Saturday, July 30, 2011

CUDA 4 installation

OpenCV requires CUDA 4 Toolkit. Moreover, CUDA 4 supports VS 2010 while CUDA 3.2 only supports up to VS 2008.

Installation - README_SDK_Release_Notes.txt
Requires NVidia driver of version 270+. Upgraded such for my GeForce 310M.
Installed 64-bit CUDA Toolkit 4.0
Installed GPU Computing SDK.
Also downloaded BuildCustomization FIX just in case.

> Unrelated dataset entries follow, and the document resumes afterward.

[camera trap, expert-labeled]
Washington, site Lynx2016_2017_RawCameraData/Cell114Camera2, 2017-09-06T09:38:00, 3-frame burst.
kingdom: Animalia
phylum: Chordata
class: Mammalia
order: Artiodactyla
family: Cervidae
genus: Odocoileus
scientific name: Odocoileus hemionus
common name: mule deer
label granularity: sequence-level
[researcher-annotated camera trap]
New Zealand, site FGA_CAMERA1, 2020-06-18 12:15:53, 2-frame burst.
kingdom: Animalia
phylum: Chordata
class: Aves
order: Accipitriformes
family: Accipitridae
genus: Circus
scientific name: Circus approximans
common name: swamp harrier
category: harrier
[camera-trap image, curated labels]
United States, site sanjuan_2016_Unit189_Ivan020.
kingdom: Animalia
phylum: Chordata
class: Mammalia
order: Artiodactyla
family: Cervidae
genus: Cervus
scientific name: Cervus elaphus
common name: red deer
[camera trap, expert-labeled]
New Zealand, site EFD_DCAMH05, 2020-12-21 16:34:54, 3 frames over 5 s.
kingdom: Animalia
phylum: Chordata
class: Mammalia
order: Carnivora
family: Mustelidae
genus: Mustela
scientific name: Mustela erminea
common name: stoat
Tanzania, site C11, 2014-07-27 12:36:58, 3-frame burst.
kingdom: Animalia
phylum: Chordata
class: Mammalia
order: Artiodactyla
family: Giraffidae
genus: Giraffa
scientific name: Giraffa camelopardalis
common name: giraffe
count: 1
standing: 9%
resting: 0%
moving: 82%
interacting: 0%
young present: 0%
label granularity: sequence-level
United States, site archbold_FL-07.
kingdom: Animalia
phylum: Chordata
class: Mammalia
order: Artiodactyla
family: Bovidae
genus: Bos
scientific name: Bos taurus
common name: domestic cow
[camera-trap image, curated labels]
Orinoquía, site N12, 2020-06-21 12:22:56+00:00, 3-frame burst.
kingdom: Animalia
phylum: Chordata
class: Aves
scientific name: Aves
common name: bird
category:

Verify the installation - CUDA_C_Getting_Started_Windows.pdf
Simply follow the Getting Started guide.
Some hiccups to resolve -
  1. Error building 64-bit 'cutil' - Change the Toolset configuration to Windows SDK 7.1 in order to get $(WindowSdkDir) macro pointing to 64-bit instead of 32 bit. http://stackoverflow.com/questions/3599079/windowssdkdir-is-not-set-correctly-in-visual-studio-2010
  2. Error building shrUtils - the source and include files are misplaced. Copied required source as seen in VC++ Project file from "C/Common/src". Add "C/Common/inc" to shrUtils "Additional Include Directories" to pick up the misplaced headers. http://forums.nvidia.com/index.php?showtopic=197097
Now able to run the build and run the tests suggested in the Getting Started guide.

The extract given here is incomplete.